AFP Relaxnews
Beach boozing and smoking will be consigned to the past when Boracay, the Philippines' top holiday island, welcomes back a capped number of tourists after its six-month shutdown, authorities said Wednesday.
Philippine President Rodrigo Duterte ordered the resort shuttered to visitors in April, after declaring years of unchecked growth had turned the white-sand idyll into a "cesspool".
When hotel doors re-open on October 26, the island known for its party atmosphere will crack down on drinking and smoking on its beaches, while only 19,000 tourists will be allowed at any one time.
The rules are aimed at protecting the island's fragile ecosystem, where up to 40,000 beachgoers were unwinding on its sand and swimming in its turquoise waters at peak periods.
"We wanted the beachfront to be clean and to be occupied by tourists," Environment Undersecretary Sherwin Rigor said on ABS-CBN TV. "There are more people who want to engage in wholesome activities."

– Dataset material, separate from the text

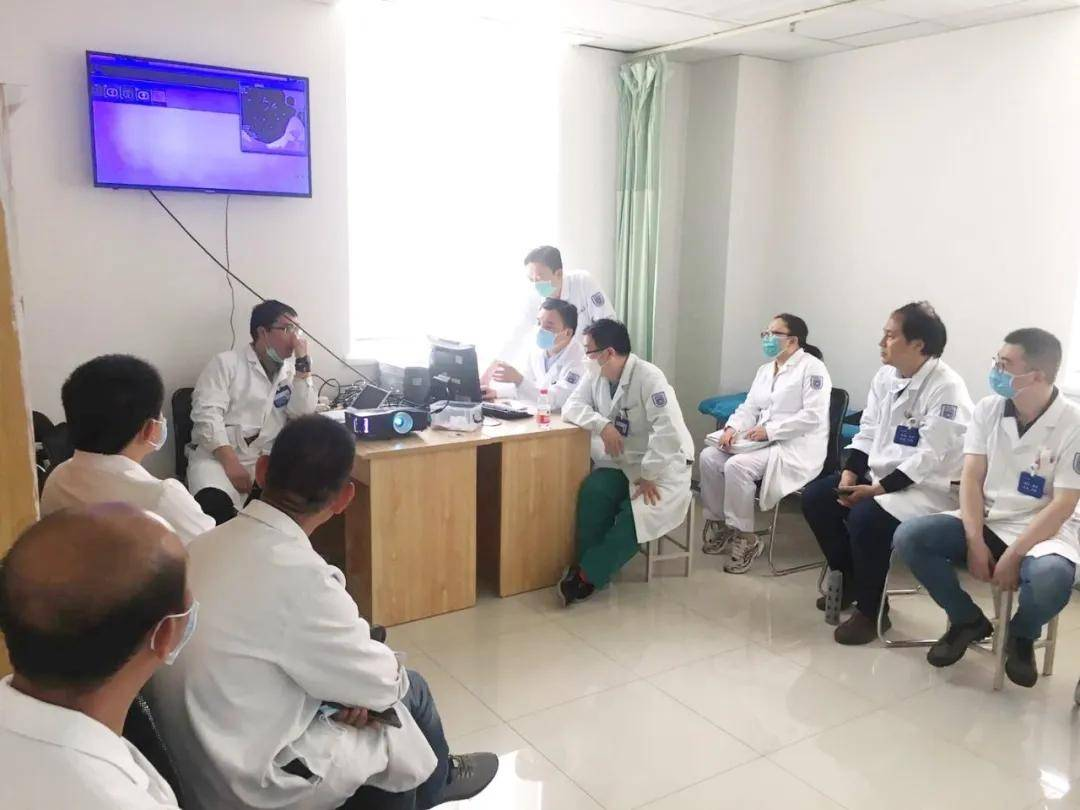 肺结节和肺部疑难疾病 MDT 门诊,让每个疑问得到精准「答案」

Before closure, the 1,000-hectare (2,470-acre) island drew two million tourists a year, pumping roughly $1 billion in revenue into the economy.
The government said Boracay's closure contributed to a sharp slowdown in Philippine economic growth in the second quarter, but Duterte said the cleanup was worth it.
In the run up to the re-opening, bars, restaurants and hotels were being demolished to restore a 30-metre (100-foot) stretch of sand between the water and tourist areas.
This belt will be off-limits to drinking, smoking, weddings, vendors, and massage providers -- activities which can be done inside hotels and restaurants, Rigor said.
The new rules are also set to ban the huge "Laboracay" multi-day beach parties attended by tens of thousands of tourists during the weekend that includes May 1, Labour Day, which is also the peak of the tourist season.
The government will only allow 6,000 hotel rooms, half the current total, with the rest seen going out of business for failing to comply with environmental and other regulations, the official said.
Boracay hotels are now required to put up their own sewage treatment plants, while garbage will be put on a barge every night and shipped across the sea to a landfill, Rigor said.
The Boracay Foundation, the main business industry group on the island, said it had no comment on the new rules which have not been officially conveyed to it.
"Other agencies usually consult with us and ask for our comments. So we are unsure yet if these are official or not," its executive director Pia Miraflores told AFP.
Another environment undersecretary, Benny Antiporda, told AFP all these rules will be enforced from October 26, but he did not rule out a compromise if the local businesses asked for it.
"They should take the initiative... Weren't they the same ones who destroyed Boracay in the first place?" Antiporda added.